## Text provided
Commands in this section, unlike the other text/enriched commands are declarative markup commands. Text/enriched is not intended as a full markup language, but instead as a simple way to represent common formatting commands. Therefore, markup commands are purposely kept to a minimum. It is only because each was deemed so prevalent or necessary in an e-mail environment that these particular commands have been included at all.

 Excerpt
      causes the affected text to be interpreted as a textual
      excerpt from another source, probably a message being
      responded to. Typically this will be displayed using
      indentation and an alternate font, or by indenting lines
      and preceding them with "> ", but such decisions are up
      to the implementation. Note that as with the
      justification commands, the excerpt command implicitly
      begins and ends with a line break if one is not already
      there. Nested "excerpt" commands are acceptable and
      should be interpreted as meaning that the excerpted text
      was excerpted from yet another source. Again, this can be
      displayed using additional indentation, different colors,
      etc.
      Optionally, the "excerpt" command can take a parameter by
      using the "param" command. The format of the data is
      unspecified, but it is intended to uniquely identify the
      text from which the excerpt is taken. With this
      information, an implementation should be able to uniquely
      identify the source of any particular excerpt, especially
      if two or more excerpts in the message are from the same
      source, and display it in some way that makes this
      apparent to the user.

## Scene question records
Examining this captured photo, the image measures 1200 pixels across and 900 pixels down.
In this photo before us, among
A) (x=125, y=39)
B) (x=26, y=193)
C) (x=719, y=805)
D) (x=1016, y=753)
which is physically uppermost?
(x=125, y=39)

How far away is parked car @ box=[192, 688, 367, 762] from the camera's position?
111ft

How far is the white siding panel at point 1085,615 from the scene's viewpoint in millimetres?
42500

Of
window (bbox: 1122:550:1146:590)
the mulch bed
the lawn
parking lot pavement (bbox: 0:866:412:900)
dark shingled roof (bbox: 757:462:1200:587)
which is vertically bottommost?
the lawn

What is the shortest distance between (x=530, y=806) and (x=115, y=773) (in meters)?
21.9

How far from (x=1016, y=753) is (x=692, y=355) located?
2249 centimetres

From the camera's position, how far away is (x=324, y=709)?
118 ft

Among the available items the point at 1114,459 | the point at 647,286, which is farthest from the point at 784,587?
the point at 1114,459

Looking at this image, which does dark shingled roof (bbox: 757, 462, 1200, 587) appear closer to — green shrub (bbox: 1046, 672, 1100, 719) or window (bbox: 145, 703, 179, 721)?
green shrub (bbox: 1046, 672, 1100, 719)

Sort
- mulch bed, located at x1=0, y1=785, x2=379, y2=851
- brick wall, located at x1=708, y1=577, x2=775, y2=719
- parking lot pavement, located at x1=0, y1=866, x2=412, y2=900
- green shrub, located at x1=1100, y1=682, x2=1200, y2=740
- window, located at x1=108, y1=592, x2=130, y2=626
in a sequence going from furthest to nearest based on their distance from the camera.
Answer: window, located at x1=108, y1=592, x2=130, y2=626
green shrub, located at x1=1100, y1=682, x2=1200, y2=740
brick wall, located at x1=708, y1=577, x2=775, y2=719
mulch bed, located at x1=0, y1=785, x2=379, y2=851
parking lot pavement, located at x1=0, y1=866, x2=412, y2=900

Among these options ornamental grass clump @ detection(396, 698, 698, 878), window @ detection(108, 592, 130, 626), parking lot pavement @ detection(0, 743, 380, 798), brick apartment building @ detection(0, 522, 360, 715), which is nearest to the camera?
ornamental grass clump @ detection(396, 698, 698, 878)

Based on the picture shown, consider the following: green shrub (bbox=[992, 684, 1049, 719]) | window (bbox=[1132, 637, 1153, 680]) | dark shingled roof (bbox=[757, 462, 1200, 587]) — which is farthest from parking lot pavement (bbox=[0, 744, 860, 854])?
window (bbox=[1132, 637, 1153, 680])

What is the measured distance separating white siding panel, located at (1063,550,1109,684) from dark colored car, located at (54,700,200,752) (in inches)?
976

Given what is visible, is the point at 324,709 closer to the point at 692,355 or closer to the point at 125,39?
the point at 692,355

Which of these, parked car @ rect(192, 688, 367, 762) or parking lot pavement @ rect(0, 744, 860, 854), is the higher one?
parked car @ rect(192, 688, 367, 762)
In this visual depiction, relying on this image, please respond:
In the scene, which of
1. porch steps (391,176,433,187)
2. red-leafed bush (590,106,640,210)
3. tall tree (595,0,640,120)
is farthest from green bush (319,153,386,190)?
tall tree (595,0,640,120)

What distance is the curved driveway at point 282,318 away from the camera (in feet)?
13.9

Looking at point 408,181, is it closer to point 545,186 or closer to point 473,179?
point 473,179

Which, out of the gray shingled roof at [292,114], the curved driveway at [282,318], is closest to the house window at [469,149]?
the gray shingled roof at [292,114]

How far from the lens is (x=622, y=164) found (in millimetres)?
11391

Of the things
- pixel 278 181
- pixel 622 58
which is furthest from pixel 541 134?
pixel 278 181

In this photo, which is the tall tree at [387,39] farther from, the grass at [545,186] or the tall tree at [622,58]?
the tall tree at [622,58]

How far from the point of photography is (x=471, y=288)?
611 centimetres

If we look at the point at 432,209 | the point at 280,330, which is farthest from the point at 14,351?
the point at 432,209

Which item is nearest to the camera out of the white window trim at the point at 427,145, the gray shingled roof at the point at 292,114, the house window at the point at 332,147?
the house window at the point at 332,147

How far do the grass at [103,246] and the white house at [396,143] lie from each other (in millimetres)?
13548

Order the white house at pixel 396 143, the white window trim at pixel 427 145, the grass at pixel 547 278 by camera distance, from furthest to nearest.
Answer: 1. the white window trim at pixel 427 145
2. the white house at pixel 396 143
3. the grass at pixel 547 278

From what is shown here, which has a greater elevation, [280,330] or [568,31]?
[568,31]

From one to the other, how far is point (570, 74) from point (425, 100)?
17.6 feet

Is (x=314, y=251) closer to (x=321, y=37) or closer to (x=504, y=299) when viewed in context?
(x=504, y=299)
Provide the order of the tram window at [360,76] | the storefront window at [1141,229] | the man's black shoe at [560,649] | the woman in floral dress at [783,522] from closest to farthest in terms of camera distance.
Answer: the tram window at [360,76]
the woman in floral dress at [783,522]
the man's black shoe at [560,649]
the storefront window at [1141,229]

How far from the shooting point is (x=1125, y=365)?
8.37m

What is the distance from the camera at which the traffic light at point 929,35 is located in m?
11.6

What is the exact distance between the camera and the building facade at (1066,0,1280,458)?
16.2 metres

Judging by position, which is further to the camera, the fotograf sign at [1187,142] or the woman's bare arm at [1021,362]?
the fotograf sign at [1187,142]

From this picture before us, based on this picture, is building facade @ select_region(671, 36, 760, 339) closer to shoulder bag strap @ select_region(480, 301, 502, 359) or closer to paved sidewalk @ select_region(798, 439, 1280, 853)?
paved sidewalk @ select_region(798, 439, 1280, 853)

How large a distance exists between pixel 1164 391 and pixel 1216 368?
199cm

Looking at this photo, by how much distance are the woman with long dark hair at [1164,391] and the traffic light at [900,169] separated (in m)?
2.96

## Set of tasks
• a. From the text on text/enriched markup commands, transcribe the passage starting with "Commands in this" and going on through "included at all.".
• b. According to the text on text/enriched markup commands, why are markup commands kept to a minimum? Answer in one to three sentences.
• c. Summarize the text on text/enriched markup commands in two sentences.

## Task solutions
• a.
Commands in this section, unlike the other text/enriched commands are declarative markup commands. Text/enriched is not intended as a full markup language, but instead as a simple way to represent common formatting commands. Therefore, markup commands are purposely kept to a minimum. It is only because each was deemed so prevalent or necessary in an e-mail environment that these particular commands have been included at all.

• b. Markup commands are kept to a minimum because text/enriched is not intended as a full markup language. It is meant only as a simple way to represent common formatting commands. The few markup commands it does include were added only because each was deemed so prevalent or necessary in an e-mail environment.

• c. Text/enriched keeps its declarative markup commands to a minimum and includes only those deemed prevalent or necessary in e-mail. One of them, "excerpt," marks text as taken from another source, implicitly begins and ends with a line break, can be nested, leaves display decisions to the implementation, and can optionally take a parameter meant to uniquely identify the source text.